Il verdetto

La sentenza della Consulta sul caso Esposito può essere un freno allo strapotere delle toghe

Ermes Antonucci

Nei prossimi giorni la Corte costituzionale si pronuncerà sulla vicenda dell'ex senatore Esposito, intercettato 500 volte dalla procura di Torino senza alcuna autorizzazione del Parlamento

Nei prossimi giorni la Corte costituzionale, nell’indifferenza abbastanza generale, pronuncerà la sua sentenza su una vicenda fondamentale per la tutela dell’indipendenza del Parlamento dallo strapotere della magistratura, e dunque sul corretto funzionamento della nostra democrazia. Il caso è quello, già raccontato su queste pagine, che vede protagonista Stefano Esposito, ex senatore del Pd dal 2013 al 2018. Per tre anni, gli ultimi del suo mandato da senatore, Esposito è stato intercettato indirettamente circa 500 volte dalla procura di Torino, senza alcuna autorizzazione del Parlamento come invece richiederebbe la Costituzione (articolo 68).

 

Indagando su un imprenditore attivo nel settore dei concerti (a sua volta intercettato addirittura 24 mila volte), i pm di Torino – Paolo Toso e Antonio Smeriglio prima, Gianfranco Colace poi – giunsero a intercettare indirettamente Esposito, continuando a farlo nonostante questi dopo tre settimane fosse stato già identificato come parlamentare e interlocutore abituale dell’indagato, di cui era amico d’infanzia.

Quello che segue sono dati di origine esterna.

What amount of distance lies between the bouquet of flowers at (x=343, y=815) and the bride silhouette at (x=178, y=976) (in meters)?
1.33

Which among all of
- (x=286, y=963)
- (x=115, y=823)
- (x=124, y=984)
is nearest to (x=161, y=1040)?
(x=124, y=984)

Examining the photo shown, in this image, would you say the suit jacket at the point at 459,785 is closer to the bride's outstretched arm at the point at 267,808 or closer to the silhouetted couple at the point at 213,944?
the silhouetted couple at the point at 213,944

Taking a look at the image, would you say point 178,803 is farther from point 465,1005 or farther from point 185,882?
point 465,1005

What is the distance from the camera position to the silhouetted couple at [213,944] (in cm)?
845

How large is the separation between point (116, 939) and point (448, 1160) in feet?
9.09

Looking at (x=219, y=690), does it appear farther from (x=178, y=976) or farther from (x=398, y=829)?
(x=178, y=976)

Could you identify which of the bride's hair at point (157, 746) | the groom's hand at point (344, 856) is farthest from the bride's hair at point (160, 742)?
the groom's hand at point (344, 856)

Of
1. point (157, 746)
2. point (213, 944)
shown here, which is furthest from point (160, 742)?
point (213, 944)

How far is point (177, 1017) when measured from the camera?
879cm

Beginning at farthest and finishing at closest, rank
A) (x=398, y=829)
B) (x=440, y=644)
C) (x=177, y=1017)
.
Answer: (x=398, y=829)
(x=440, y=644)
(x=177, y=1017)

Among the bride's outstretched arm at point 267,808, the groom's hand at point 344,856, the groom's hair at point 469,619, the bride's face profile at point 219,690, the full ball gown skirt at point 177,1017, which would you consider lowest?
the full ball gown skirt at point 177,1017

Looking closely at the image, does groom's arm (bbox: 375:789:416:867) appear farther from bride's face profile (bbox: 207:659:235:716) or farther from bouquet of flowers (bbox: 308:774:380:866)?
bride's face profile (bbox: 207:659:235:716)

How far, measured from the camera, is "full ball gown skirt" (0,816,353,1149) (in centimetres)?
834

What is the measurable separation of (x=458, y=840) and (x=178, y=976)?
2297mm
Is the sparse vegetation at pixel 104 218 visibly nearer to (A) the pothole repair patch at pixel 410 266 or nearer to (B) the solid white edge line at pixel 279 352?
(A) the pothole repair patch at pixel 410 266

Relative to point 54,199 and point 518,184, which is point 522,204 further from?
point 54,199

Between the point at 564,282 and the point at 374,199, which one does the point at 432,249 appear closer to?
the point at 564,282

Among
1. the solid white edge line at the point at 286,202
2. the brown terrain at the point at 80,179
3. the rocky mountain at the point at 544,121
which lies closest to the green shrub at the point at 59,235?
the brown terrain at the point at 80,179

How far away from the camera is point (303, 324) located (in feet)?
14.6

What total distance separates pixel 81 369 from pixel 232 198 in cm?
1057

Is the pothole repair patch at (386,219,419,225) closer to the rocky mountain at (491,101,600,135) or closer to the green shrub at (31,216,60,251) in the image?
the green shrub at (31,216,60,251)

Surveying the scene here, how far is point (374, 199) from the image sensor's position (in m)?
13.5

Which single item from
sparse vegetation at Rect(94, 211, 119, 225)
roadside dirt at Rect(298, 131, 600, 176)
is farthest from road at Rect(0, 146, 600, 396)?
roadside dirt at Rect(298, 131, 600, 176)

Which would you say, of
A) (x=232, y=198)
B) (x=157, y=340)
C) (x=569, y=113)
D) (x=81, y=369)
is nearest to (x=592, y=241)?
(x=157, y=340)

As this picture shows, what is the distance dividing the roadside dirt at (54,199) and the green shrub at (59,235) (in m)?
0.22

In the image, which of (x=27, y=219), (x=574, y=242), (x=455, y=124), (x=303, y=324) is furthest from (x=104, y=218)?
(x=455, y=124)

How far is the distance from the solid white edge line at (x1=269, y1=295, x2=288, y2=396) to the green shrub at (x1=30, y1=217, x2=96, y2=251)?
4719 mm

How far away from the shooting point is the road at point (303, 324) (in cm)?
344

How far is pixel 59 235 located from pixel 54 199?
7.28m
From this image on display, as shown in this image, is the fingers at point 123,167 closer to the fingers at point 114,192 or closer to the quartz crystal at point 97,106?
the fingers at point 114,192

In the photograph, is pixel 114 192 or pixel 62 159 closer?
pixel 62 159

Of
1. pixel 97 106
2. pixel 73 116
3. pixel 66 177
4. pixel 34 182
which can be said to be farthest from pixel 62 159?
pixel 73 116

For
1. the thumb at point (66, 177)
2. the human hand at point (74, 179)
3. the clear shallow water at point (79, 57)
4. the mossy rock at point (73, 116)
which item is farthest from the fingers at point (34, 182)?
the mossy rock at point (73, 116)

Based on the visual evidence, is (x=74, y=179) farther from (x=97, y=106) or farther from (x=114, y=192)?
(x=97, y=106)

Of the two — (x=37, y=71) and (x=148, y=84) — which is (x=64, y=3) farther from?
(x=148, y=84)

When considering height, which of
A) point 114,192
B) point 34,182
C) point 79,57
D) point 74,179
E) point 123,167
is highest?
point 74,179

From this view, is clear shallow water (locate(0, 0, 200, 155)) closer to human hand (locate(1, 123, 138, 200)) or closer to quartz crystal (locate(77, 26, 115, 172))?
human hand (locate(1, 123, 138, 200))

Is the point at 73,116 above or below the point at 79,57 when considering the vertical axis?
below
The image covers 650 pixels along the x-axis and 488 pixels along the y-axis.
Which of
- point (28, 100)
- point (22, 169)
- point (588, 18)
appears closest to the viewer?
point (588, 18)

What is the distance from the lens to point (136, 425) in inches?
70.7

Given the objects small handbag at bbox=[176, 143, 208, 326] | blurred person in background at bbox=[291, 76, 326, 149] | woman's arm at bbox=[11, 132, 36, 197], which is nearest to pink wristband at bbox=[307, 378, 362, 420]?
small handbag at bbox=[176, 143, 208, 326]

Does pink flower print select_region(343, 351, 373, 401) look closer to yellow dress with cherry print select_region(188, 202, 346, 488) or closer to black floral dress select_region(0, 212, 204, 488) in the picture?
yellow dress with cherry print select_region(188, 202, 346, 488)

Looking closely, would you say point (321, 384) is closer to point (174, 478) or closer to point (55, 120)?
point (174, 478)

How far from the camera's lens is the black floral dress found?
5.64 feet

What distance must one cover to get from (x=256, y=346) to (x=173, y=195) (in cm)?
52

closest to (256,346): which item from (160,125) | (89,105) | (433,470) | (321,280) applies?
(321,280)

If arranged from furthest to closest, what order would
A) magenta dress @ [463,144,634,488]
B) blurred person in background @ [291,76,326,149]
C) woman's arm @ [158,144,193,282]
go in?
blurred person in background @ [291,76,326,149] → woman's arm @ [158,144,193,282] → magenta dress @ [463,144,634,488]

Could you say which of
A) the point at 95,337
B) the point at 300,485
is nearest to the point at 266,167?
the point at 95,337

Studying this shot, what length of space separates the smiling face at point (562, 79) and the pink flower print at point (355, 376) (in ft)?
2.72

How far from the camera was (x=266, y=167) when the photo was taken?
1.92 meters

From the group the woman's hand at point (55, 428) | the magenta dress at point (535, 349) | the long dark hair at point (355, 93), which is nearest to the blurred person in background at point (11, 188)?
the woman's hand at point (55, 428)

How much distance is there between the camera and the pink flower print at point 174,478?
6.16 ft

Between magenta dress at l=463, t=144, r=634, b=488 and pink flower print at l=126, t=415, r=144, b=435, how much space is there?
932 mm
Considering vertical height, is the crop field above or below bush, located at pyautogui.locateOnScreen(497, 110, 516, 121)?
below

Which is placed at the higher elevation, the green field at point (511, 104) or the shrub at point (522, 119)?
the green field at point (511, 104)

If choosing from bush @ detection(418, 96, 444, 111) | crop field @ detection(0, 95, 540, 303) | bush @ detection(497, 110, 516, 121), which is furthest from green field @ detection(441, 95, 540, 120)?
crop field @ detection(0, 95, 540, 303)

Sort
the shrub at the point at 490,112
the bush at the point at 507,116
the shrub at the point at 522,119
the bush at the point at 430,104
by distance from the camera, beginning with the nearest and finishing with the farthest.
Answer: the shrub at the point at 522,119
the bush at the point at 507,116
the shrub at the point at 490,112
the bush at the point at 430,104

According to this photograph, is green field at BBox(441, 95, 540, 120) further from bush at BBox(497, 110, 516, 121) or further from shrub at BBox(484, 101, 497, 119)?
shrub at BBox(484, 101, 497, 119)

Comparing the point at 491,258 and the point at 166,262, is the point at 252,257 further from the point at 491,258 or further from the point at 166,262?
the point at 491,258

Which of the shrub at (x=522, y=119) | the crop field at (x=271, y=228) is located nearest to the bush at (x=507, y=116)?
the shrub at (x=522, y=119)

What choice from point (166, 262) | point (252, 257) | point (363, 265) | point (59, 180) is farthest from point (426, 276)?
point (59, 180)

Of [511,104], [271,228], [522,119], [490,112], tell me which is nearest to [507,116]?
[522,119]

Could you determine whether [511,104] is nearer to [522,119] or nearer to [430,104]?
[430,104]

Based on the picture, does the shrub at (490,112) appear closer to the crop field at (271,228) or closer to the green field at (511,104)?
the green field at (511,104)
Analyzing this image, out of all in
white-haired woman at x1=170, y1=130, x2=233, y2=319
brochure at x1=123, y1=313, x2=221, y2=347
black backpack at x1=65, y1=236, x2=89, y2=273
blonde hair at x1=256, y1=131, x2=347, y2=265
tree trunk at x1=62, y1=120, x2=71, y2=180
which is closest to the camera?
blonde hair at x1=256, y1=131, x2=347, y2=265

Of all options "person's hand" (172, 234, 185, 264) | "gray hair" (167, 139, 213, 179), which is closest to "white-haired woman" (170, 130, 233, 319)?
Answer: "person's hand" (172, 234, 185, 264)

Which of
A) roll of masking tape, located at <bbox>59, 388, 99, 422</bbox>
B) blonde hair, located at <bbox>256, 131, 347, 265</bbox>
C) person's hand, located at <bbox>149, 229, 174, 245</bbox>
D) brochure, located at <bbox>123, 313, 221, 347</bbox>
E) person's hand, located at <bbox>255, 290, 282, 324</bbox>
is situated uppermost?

Alla fine le conversazioni riguardanti Esposito intercettate furono circa cinquecento, di cui 126 ritenute rilevanti ai fini delle indagini. 

 

Proprio sulla base di queste 126 intercettazioni, Esposito è stato rinviato a giudizio per turbativa d’asta, corruzione e traffico di influenze illecite, senza che né il pm Colace né la giudice Lucia Minutella si rivolgessero prima al Senato per chiedere l’autorizzazione a utilizzare le captazioni. Un fatto mai avvenuto prima, che ha spinto il Senato a sollevare un conflitto di attribuzioni tra poteri dello stato di fronte alla Corte costituzionale. Lo scorso 21 novembre la Consulta ha celebrato l’udienza sul caso e la sentenza è attesa a breve.

 

Lo sfacelo compiuto dalle toghe torinesi appare così evidente che tutto lascia pensare a un verdetto favorevole a Esposito. Basti pensare che Pietro Grasso, ex magistrato, da presidente della giunta per le immunità del Senato si spinse a segnalare la vicenda al ministro della Giustizia e alla procura generale della Cassazione per valutare l’apertura nei confronti dei magistrati di Torino di un procedimento disciplinare, cosa poi effettivamente avvenuta. 

 

Insomma, dopo la sentenza dello scorso luglio sul caso che coinvolse Matteo Renzi, la Consulta potrebbe pronunciare nuovamente una sentenza favorevole al rafforzamento delle prerogative dei parlamentari, contro le invasioni di campo dei magistrati. In quell’occasione la Corte costituzionale accolse il conflitto di attribuzione proposto dal Senato nei confronti della procura di Firenze nell’ambito dell’inchiesta sull’ex fondazione Open. I giudici stabilirono che i messaggi elettronici (come chat WhatsApp o email) scambiati da un parlamentare sono riconducibili alla nozione di “corrispondenza” tutelata dall’articolo 68 della Costituzione. Tradotto: quando i magistrati sequestrano smartphone o dispositivi elettronici di terze persone e riscontrano la presenza in essi di messaggi intercorsi con un parlamentare, devono sospendere l’estrazione di questi messaggi e chiedere l’autorizzazione del Parlamento. 

 

Una decisione ben diversa da quella con cui la Corte  ha ammesso l’uso delle intercettazioni  contro l’ex deputato Cosimo Ferri. In questo caso le captazioni, seppur chiaramente indirizzate a intercettare Ferri, sono state ritenute legittime perché l’allora deputato non era iscritto nel registro degli indagati. Una motivazione piuttosto debole, che infatti ha spaccato la Corte. La speranza è che su Esposito torni a prevalere l’attenzione sull’importanza del libero esercizio del mandato parlamentare.